Pero ahora no me podía
sentir tan optimista. No solo porque Dalia también murió, sino porque, ¿que
quedaba por hacer?
No lo sabía. Malo
se me unió, sentándose a centímetros de mí.
—Sabés, podes
volver si querés —dije—. No tenés que hacer esto.
Malo solo maulló
insultos en respuesta.
—Tenés razón, tenés
razón —reí—. Cómo voy a decir eso después de hacerte caminar por dos
continentes…
Aldara se sentó en
frente mío, calentándose las manos entre las piernas, y me miró durante unos
segundos, como sin saber que decir. Afuera el viento parecía calmarse.
—¿Nervioso? —dijo
Aldara, luego de unos momentos. Malo maulló como si le hubieran hecho a él la
pregunta. Aldara rio y le extendió los brazos, y Malo salto a su regazo.
—Sí, supongo —dije—
¿Y vos?
—También —respondió,
rascándole la panza a Malo. Ese gato siempre hablaba de lo mucho que detestaba
a cualquier criatura que no fuera él, pero en cuanto alguien lo acariciaba se volvía
manso y no tardaba en exigir más. Era mejor de esa forma, en todo caso. Según
él, el resto de la especie era tan agresiva como decían los libros. Solo era
cosa de perderse en los bosques del norte para comprobarlo, y si tenías suerte
y un arma de fuego, quizás salieras con tu vida.
Ítalo y Cregh
volvieron luego de unos minutos, cuando ya había amanecido un poco. Solo traían
lo que parecían moros verdes, y nos dieron un puñado a cada uno. Con eso, era fácil
ver porque los bichos de este continente nos guardaban tanto rencor. Una vez oí
a un tipo en un bar diciendo que deberían dejar de venderles comida a los
bichos, a ver qué hacían sin los humanos que tanto detestaban.
—¿Saben? Ayer vi a
Malo tratando de cazar un ave —dije, antes de echarme a la boca la mitad de mi porción—.

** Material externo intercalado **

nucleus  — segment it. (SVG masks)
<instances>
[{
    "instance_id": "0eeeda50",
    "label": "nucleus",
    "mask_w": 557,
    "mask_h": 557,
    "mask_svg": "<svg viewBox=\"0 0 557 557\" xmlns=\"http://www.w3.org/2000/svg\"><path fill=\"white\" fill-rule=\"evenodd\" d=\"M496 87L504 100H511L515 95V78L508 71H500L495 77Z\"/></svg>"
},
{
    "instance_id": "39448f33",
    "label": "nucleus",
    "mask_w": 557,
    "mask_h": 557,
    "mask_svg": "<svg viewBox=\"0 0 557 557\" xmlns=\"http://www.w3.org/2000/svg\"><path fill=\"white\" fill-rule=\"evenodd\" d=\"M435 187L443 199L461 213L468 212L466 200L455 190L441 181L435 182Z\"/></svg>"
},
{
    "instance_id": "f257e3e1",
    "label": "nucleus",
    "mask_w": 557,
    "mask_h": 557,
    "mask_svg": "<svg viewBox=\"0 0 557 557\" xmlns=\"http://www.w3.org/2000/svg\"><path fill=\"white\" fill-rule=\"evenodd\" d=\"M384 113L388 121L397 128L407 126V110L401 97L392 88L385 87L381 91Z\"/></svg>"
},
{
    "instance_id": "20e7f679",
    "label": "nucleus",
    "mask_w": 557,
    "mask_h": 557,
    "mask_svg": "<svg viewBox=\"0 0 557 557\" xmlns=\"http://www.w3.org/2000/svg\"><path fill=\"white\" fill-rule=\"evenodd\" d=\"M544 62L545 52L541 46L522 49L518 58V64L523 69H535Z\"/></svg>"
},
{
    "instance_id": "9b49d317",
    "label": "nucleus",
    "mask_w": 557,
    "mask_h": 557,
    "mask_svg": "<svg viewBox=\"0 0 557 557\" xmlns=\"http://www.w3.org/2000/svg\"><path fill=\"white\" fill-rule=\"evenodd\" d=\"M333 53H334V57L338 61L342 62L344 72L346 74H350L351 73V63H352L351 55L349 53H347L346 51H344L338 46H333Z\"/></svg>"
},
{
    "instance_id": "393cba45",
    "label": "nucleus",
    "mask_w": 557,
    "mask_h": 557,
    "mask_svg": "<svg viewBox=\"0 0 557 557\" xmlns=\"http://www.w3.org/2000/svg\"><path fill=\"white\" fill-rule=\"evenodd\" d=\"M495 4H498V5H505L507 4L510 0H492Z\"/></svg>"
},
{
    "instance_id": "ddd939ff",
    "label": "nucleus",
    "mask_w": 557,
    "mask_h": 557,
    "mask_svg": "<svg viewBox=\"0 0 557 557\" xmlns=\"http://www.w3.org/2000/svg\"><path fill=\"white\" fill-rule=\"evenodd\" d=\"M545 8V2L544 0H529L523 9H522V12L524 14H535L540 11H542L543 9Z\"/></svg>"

Si hubiéramos tenido más tiempo, podríamos haber buscado unos huevos para el
desayuno.
Ítalo sonrió,
mirando las moras que le quedaban, y se echó unas pocas a la boca.
—Quizás para la
tarde, antes de emprender el viaje a casa.
Terminamos nuestro
desayuno, y salimos de la cueva con nuestras cosas para ver nuestro destino. A
pesar de las espesas nubes, el lugar que nos había señalado Cregh, un bosque
frondoso entre las montañas, estaba completamente despejado, dejando entrar la
luz casi como si hubiera sido marcado para nosotros. Era hora de partir.
—¿Quien tiene el
anillo? ¿Ítalo? —preguntó Cregh.
—Yo. Yo los llevo —dije,
colocándome el anillo.
—¿Seguro? —dijo el
mago—. ¿Sabés cómo usarlo?
—Ayer estuve
practicando. Confía en mí.
Aldara puso su mano
en mi hombro, seguido de Cregh con algo de desconfianza, y de Malo que se me
apego a los pies. Ítalo se aferró de Aldara, y espero a que estuviera listo
para movernos. Respiré hondo, y apunte más allá del bosque, tan lejos como
pude. Me imaginé caminando toda esa distancia en un segundo, y nos
transportamos. Esperábamos encontrar lo peor del otro lado, pero creo que
ninguno esperó un aterrizaje tan violento.